> _Excerpt_
Finally, I convinced my family, this year, to celebrate Hanukkah. Hanukkah is an age-old tradition, I'm told, that is celebrated by... Jewish people? Anyway, it goes for something like eight or nine days and starts on Friday the 15th. My family doesn't seem very excited about it yet, but they haven't received their yarmakas yet. I hear Santa may be shopping for a special dreidel for a special brother of mine this week.

Well, it's 11am and I have to get up to go to work. You will hear from me once more for my Japan Summary post. It might be a while, but continue what you've been doing and keep checking in numerous times per day.

Ryan

2 Comments:

At December 20, 2006 2:21 AM, Blogger AR said...

Was that 'ar' comment to me???

> _Listed records_
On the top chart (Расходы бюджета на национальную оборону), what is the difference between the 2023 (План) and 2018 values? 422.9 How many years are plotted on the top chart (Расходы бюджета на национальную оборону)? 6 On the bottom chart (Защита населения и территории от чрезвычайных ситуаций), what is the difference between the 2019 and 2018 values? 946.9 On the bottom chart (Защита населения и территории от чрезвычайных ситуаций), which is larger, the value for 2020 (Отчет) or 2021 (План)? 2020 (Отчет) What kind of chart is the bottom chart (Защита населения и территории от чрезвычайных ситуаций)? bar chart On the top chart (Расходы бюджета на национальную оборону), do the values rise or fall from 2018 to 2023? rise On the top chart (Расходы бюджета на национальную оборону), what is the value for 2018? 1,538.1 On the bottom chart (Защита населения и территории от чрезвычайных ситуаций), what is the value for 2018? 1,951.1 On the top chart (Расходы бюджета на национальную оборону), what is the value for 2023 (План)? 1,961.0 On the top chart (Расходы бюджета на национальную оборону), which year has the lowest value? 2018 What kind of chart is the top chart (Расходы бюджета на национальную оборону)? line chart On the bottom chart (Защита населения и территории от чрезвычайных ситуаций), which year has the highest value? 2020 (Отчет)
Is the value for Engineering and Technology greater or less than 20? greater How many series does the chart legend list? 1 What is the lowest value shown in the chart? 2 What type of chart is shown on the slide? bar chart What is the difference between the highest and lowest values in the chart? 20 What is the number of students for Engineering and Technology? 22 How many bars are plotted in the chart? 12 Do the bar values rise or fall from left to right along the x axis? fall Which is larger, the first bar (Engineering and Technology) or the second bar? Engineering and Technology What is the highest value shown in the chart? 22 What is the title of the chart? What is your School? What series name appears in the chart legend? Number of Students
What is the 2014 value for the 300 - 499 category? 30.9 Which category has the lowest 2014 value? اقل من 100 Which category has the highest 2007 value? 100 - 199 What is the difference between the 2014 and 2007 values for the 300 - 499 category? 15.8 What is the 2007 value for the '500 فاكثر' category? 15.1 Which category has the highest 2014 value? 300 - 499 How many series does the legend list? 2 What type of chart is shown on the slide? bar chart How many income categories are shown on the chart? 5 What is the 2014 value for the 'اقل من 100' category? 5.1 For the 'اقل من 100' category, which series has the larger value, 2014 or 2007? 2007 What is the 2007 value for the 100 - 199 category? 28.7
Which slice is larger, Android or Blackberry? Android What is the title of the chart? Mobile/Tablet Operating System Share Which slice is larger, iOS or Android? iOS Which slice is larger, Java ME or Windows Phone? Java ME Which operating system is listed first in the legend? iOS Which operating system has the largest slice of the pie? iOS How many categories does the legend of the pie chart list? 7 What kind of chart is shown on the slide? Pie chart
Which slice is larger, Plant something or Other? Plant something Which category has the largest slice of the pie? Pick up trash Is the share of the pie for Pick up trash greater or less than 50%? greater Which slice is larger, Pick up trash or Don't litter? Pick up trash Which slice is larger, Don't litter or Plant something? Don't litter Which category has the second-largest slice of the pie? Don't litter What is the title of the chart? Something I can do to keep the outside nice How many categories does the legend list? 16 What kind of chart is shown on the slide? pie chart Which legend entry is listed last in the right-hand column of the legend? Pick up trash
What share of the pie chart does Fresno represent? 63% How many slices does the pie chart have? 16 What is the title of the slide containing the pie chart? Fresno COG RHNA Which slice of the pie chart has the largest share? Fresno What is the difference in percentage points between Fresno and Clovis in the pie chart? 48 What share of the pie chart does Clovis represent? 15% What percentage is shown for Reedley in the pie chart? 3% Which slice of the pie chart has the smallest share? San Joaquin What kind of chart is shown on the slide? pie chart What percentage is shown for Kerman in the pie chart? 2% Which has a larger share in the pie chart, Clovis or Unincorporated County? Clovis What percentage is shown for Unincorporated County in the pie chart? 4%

> _Tasks for this exercise_
1: Decide whether each statement below agrees with the Hanukkah blog post above. Answer yes or no for each, and quote the exact words from the post that settle it.
(a) The writer's family is already very excited about celebrating Hanukkah.
(b) The holiday starts on Friday the 15th.
(c) At 11am the writer has to get up to go to work.
2: Carry on the Hanukkah blog post above from its last line and write what follows.

> _Responses in order_
1:
(a) No: "My family doesn't seem very excited about it yet"
(b) Yes: "starts on Friday the 15th"
(c) Yes: "it's 11am and I have to get up to go to work"

2:
I'm delighted that I had something to read at work! Did you know KLC twisted my arm into starting a blog as well? I have no idea how to use it! What fun!

 
At January 05, 2007 12:34 PM, Blogger Ryan said...

'ar' at the end of a sentence is a Hong Kong expression. It means nothing but is combined with "So + adjective" and gets a beautiful point across. Common usages that I used to hear on my floor in HK:

So funny ar.
So sorry ar.
So dirty ar.
So danger ar.

The last one was used when video games were difficult.